China's debt has been rising rapidly, but risks are controllable, officials said on Thursday.
China's total debt ratio is at a medium level among the world's major economies, said Sun Xuegong, deputy head of the National Development and Reform Commission's (NDRC) department of finance, at a briefing.
The leverage ratio of China's non-financial sectors and total debt ratio remain between 200 percent and 300 percent, Sun said citing the Bank for International Settlements and the Chinese Academy of Social Sciences.
"It is a fact that China's debt load has been expanding relatively fast in recent years, and the leverage ratio of non-financial companies is particularly high," said Sun, describing the phenomenon as "growing pains" caused by the country's specific development stage.
While acknowledging the high debt level has had a bad effect on businesses and the financial sector, raising companies' financial cost and the risks of debt default, Sun said the risks are generally controllable, but future risk cannot be neglected.
At the briefing, an official with the Ministry of Finance (MOF) disclosed China's government debt levels.
By the end of 2015, government debt stood at 26.66 trillion yuan (about 4 trillion U.S. dollars), accounting for 39.4 percent of GDP, said Wang Kebing, deputy head of the MOF budget department, at the briefing.
When outstanding debt of local government finance platforms is included, the ratio reached 41.5 percent of GDP, Wang said.

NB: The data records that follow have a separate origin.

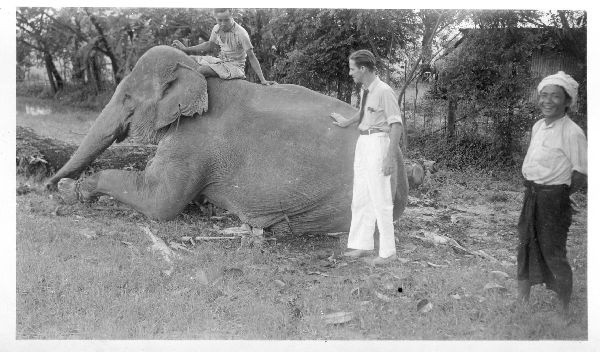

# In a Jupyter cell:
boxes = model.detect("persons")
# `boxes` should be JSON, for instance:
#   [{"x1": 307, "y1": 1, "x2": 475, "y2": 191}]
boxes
[
  {"x1": 510, "y1": 70, "x2": 587, "y2": 318},
  {"x1": 328, "y1": 50, "x2": 403, "y2": 265},
  {"x1": 170, "y1": 9, "x2": 279, "y2": 86}
]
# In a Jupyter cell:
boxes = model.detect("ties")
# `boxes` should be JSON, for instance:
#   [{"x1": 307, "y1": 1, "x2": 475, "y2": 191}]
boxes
[{"x1": 359, "y1": 89, "x2": 369, "y2": 125}]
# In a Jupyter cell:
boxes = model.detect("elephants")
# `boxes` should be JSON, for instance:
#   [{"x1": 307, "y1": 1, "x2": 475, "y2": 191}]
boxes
[{"x1": 47, "y1": 44, "x2": 409, "y2": 234}]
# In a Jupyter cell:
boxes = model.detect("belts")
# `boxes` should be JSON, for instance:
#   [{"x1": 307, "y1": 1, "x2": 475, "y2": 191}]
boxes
[{"x1": 359, "y1": 129, "x2": 381, "y2": 135}]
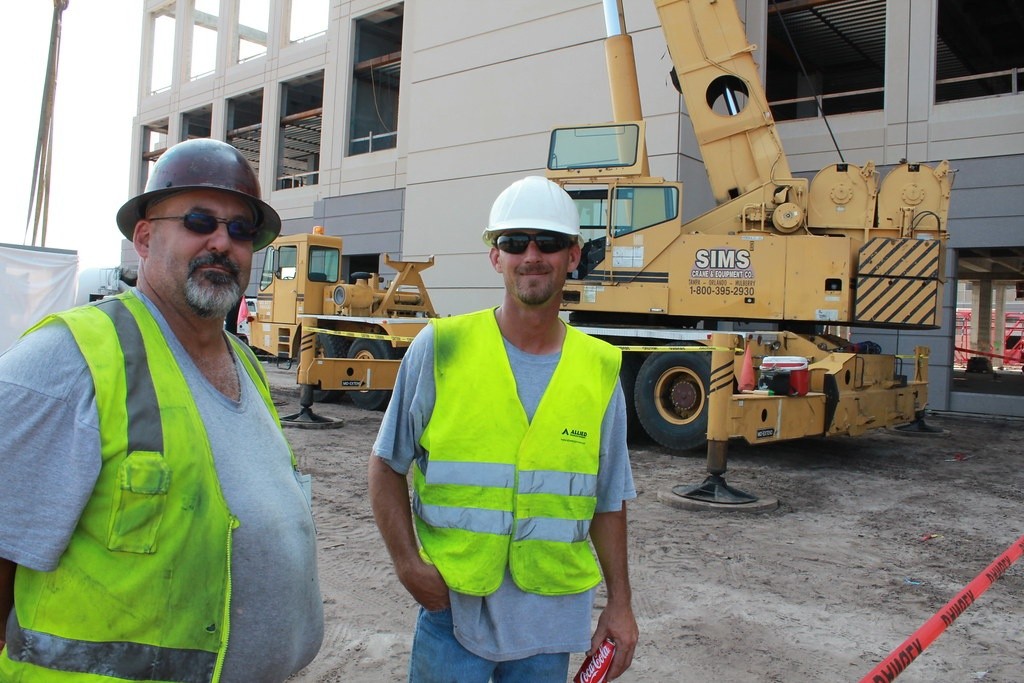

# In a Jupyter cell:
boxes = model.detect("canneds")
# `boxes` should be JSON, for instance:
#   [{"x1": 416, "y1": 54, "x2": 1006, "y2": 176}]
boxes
[{"x1": 573, "y1": 637, "x2": 617, "y2": 683}]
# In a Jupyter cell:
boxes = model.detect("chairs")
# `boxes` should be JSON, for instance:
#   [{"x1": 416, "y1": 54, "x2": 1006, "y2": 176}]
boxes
[{"x1": 309, "y1": 272, "x2": 326, "y2": 282}]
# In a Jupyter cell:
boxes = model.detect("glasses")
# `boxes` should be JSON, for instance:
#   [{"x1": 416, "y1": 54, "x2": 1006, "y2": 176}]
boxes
[
  {"x1": 146, "y1": 211, "x2": 260, "y2": 242},
  {"x1": 490, "y1": 232, "x2": 572, "y2": 254}
]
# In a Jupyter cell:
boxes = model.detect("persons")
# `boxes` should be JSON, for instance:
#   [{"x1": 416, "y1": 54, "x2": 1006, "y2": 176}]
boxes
[
  {"x1": 367, "y1": 176, "x2": 640, "y2": 683},
  {"x1": 0, "y1": 137, "x2": 325, "y2": 683}
]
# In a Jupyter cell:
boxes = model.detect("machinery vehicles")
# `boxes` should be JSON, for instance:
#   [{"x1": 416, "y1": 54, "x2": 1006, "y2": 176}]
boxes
[{"x1": 224, "y1": 1, "x2": 961, "y2": 515}]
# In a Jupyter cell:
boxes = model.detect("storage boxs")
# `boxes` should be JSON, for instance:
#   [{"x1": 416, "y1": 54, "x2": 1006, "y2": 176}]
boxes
[{"x1": 759, "y1": 355, "x2": 808, "y2": 396}]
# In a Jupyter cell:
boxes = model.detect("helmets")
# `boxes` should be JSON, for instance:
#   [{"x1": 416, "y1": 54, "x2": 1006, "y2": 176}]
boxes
[
  {"x1": 482, "y1": 175, "x2": 585, "y2": 249},
  {"x1": 115, "y1": 138, "x2": 282, "y2": 253}
]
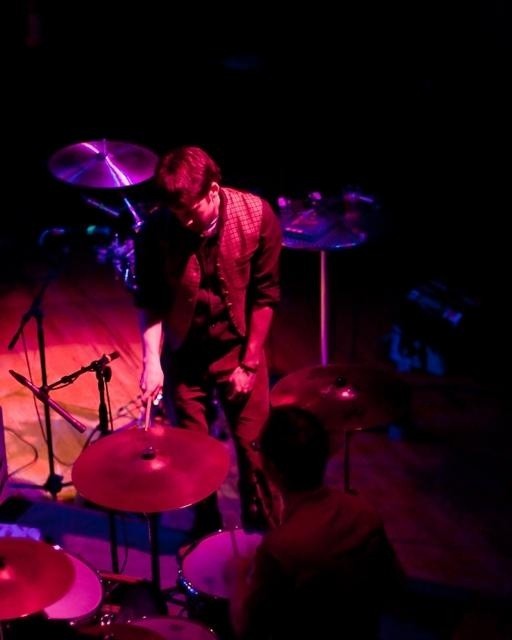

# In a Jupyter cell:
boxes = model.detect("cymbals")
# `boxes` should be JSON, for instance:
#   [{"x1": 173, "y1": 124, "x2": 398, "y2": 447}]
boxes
[
  {"x1": 269, "y1": 362, "x2": 414, "y2": 431},
  {"x1": 49, "y1": 139, "x2": 157, "y2": 190},
  {"x1": 69, "y1": 428, "x2": 232, "y2": 514},
  {"x1": 268, "y1": 190, "x2": 373, "y2": 249},
  {"x1": 0, "y1": 535, "x2": 75, "y2": 619}
]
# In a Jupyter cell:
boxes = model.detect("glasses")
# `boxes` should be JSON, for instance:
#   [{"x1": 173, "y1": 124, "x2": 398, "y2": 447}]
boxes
[{"x1": 249, "y1": 438, "x2": 262, "y2": 451}]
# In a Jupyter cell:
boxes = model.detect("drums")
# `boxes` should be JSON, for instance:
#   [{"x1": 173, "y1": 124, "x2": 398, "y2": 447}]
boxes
[
  {"x1": 15, "y1": 542, "x2": 104, "y2": 640},
  {"x1": 99, "y1": 614, "x2": 218, "y2": 636},
  {"x1": 180, "y1": 527, "x2": 267, "y2": 640}
]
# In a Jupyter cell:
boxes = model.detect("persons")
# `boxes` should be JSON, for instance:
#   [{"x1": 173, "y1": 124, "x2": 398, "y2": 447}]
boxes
[
  {"x1": 230, "y1": 402, "x2": 406, "y2": 639},
  {"x1": 134, "y1": 145, "x2": 283, "y2": 548}
]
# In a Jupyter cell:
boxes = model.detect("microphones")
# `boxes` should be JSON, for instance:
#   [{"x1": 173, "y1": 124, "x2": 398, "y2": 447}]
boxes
[
  {"x1": 308, "y1": 192, "x2": 322, "y2": 200},
  {"x1": 8, "y1": 274, "x2": 52, "y2": 350},
  {"x1": 277, "y1": 196, "x2": 304, "y2": 208},
  {"x1": 8, "y1": 370, "x2": 86, "y2": 434}
]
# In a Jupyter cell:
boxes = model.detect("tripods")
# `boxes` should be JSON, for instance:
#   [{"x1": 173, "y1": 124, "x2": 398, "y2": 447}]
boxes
[{"x1": 4, "y1": 310, "x2": 74, "y2": 502}]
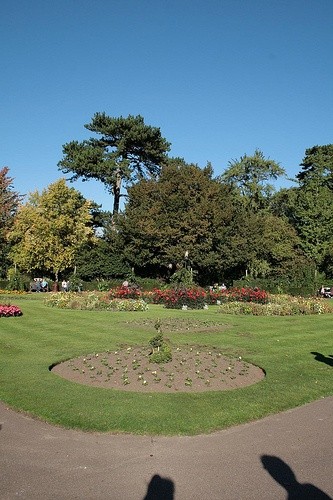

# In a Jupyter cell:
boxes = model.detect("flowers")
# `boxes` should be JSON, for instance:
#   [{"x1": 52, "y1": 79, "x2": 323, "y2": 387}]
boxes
[{"x1": 109, "y1": 281, "x2": 269, "y2": 310}]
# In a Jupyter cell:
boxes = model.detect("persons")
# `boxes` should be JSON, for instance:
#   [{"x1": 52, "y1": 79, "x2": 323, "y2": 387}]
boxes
[
  {"x1": 40, "y1": 279, "x2": 48, "y2": 292},
  {"x1": 35, "y1": 278, "x2": 41, "y2": 292}
]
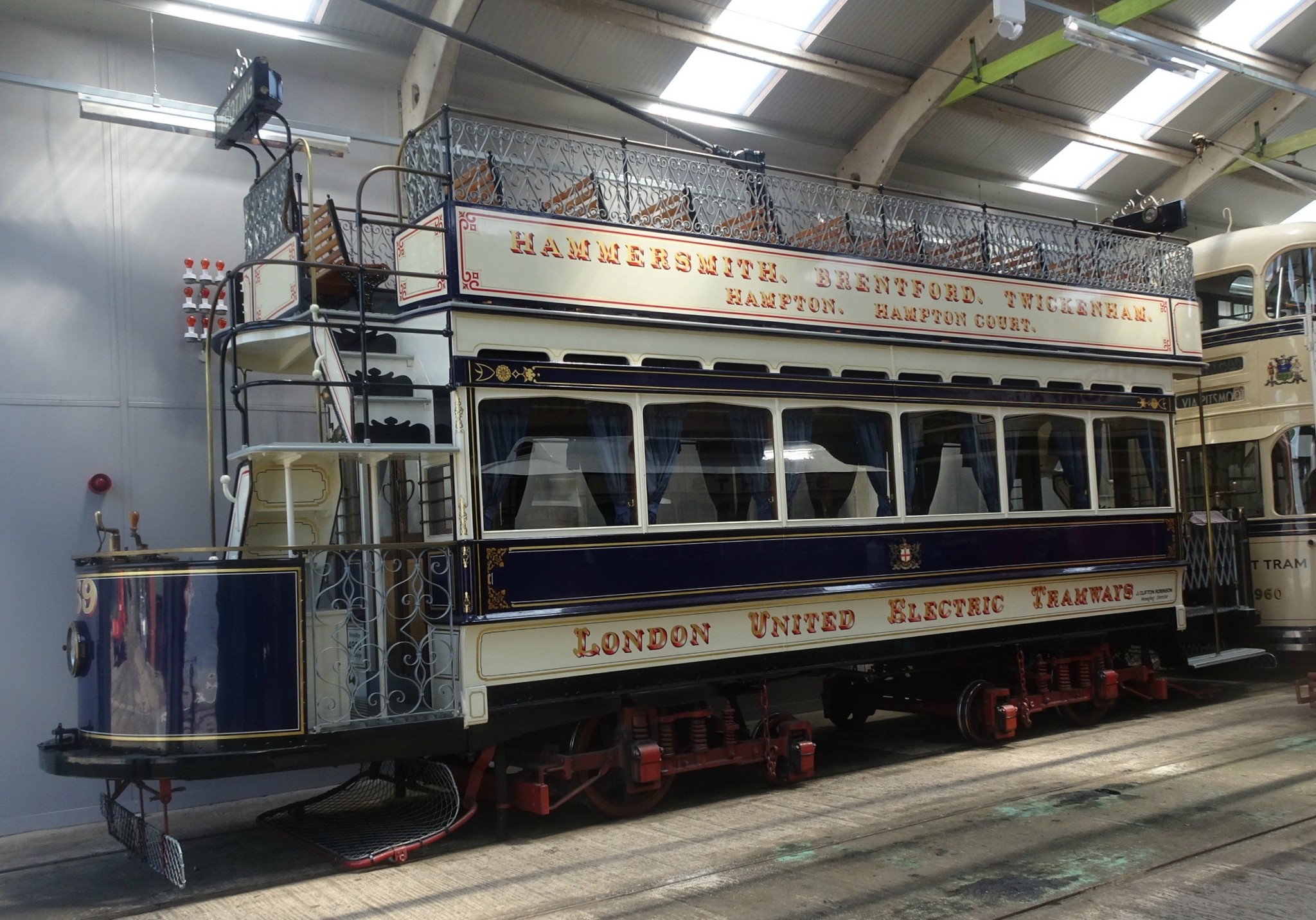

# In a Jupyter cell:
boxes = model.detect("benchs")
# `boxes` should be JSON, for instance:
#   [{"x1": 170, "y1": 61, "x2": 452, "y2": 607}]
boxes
[
  {"x1": 447, "y1": 153, "x2": 1151, "y2": 295},
  {"x1": 297, "y1": 196, "x2": 392, "y2": 307}
]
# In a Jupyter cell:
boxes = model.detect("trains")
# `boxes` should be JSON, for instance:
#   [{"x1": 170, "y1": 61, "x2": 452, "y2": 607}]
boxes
[{"x1": 33, "y1": 45, "x2": 1316, "y2": 889}]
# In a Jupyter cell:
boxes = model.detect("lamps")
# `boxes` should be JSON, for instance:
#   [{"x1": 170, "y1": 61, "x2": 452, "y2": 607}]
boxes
[{"x1": 993, "y1": 0, "x2": 1026, "y2": 41}]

This is lower than the 60-percent warning line set by the European Union and much lower than major developed economies and emerging economies, Wang said.
This means, on the whole, there is still some room for the Chinese government to borrow, Wang added.
On bad loans, Sun said, given the ample provision and sound balance sheets of commercial banks, corporate debt risks will not to shake the stability of the financial system, the banking system in particular.